Prompt: Reproduce word for word everything from "double onecm = 1.0" down to "resolves the issue!" in the OpenCL bug report below.

Source text:

* * *

ROCm-OpenCL-Runtime icon indicating copy to clipboard operation
ROCm-OpenCL-Runtime copied to clipboard

Dead Code Elimanation incorrectly optimises away dependend code

Open Dantali0n opened this issue 4 years ago • 11 comments

Hello I am writing an FFT algorithm in OpenCL and have found a pretty nasty bug in the ROCm OpenCL implementation. The problem resolves around the following kernel it's l2 variable:

void kernel fft(global double *real, global double *imag, ulong size, ulong power) {
	double c1 = -1.0;
	double c2 = 0.0;
	long l2 = 1;

	for (uint l = 0; l < power; l++) {
		uint l1 = l2;
		l2 <<= 1;
		double u1 = 1.0;
		double u2 = 0.0;

		for (uint j = 0; j < l1; j++) {
			for (uint i = j; i < size; i += l2) {
				uint i1 = i + l1;
				double t1 = u1 * real[i1] - u2 * imag[i1];
				double t2 = u1 * imag[i1] + u2 * real[i1];

				real[i1] = real[i] - t1;
				imag[i1] = imag[i] - t2;
				real[i] += t1;
				imag[i] += t2;
			}
			double z = ((u1 * c1) - (u2 * c2));
			u2 = ((u1 * c2) + (u2 * c1));
			u1 = z;
		}

		double onecm = 1.0 - c1;
		double onecp = 1.0 + c1;
		c2 = sqrt(onecm / 2.0);
		c1 = sqrt(onecp / 2.0);

		c2 = -c2;	
	}
}

This kernel is launched using a simple global range of 1. So no parallelism at all, single CU, single SE, single wavefront. However, the above kernel produces incorrect results.

I know for sure this is an optimization bug as forcefully printing l2 during execution makes the kernel produce correct results. Furthermore, adding -cl-opt-disable to the build program options also resolves the issue!

...
for (uint l = 0; l < power; l++) {
	uint l1 = l2;
	l2 <<= 1;
	printf("l2: %u\n", l2);
	double u1 = 1.0;
	double u2 = 0.0;
...

Once again, this can not be due to concurrency issues as the kernel is launched with

this->cl_queue.enqueueNDRangeKernel(kernel_add, cl::NullRange, cl::NDRange(1), cl::NullRange);

Settings -WB, -simplifycfg-sink-common=0 as mentioned in the DarkTable issue does not resolve the issue. Setting the optimization to anything above -O0 will produce incorrect results.

* * *

Provided information:

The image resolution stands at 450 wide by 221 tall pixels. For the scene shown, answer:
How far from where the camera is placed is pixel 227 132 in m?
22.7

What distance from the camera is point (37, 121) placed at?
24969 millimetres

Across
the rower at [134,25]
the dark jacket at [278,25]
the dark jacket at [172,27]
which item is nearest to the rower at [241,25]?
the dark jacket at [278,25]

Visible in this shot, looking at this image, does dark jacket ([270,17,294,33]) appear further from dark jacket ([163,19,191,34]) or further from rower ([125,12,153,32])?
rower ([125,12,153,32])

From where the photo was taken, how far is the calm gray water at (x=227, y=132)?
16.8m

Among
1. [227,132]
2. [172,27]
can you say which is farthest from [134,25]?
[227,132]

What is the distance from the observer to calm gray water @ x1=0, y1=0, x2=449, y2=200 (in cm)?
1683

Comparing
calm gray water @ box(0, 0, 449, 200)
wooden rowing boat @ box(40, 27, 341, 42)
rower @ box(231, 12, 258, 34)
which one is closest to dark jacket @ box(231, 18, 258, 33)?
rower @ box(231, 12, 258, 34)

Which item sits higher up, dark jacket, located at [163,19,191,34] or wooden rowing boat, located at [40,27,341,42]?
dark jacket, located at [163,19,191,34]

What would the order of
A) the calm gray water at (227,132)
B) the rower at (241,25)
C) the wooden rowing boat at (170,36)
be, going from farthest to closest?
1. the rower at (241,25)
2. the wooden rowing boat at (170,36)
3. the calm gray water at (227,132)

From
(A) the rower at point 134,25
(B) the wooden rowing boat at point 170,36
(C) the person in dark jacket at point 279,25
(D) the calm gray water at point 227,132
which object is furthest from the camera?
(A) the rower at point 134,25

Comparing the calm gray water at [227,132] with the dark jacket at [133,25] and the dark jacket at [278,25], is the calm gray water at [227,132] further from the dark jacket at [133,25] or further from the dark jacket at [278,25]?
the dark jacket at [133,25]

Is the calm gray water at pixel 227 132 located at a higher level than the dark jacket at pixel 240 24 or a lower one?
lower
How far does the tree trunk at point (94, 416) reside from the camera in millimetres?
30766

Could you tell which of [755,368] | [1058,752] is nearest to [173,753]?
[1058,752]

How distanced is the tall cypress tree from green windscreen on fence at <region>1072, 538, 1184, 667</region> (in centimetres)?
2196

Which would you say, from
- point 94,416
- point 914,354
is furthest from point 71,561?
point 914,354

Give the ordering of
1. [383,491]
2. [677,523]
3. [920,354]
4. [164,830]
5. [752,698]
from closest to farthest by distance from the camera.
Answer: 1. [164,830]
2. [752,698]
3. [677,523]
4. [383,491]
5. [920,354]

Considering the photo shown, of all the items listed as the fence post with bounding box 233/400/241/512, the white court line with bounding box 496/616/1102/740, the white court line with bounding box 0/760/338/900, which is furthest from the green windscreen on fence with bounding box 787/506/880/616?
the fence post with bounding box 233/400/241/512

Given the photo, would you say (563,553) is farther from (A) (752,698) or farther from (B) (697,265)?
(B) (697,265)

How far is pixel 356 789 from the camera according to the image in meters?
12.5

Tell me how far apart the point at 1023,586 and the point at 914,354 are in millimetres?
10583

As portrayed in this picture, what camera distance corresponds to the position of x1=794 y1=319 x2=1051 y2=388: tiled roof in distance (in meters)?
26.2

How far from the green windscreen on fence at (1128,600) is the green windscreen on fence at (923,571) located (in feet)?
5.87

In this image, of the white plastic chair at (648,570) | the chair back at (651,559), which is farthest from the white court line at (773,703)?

* * *

Response:
double onecm = 1.0 - c1;
		double onecp = 1.0 + c1;
		c2 = sqrt(onecm / 2.0);
		c1 = sqrt(onecp / 2.0);

		c2 = -c2;	
	}
}

This kernel is launched using a simple global range of 1. So no parallelism at all, single CU, single SE, single wavefront. However, the above kernel produces incorrect results.

I know for sure this is an optimization bug as forcefully printing l2 during execution makes the kernel produce correct results. Furthermore, adding -cl-opt-disable to the build program options also resolves the issue!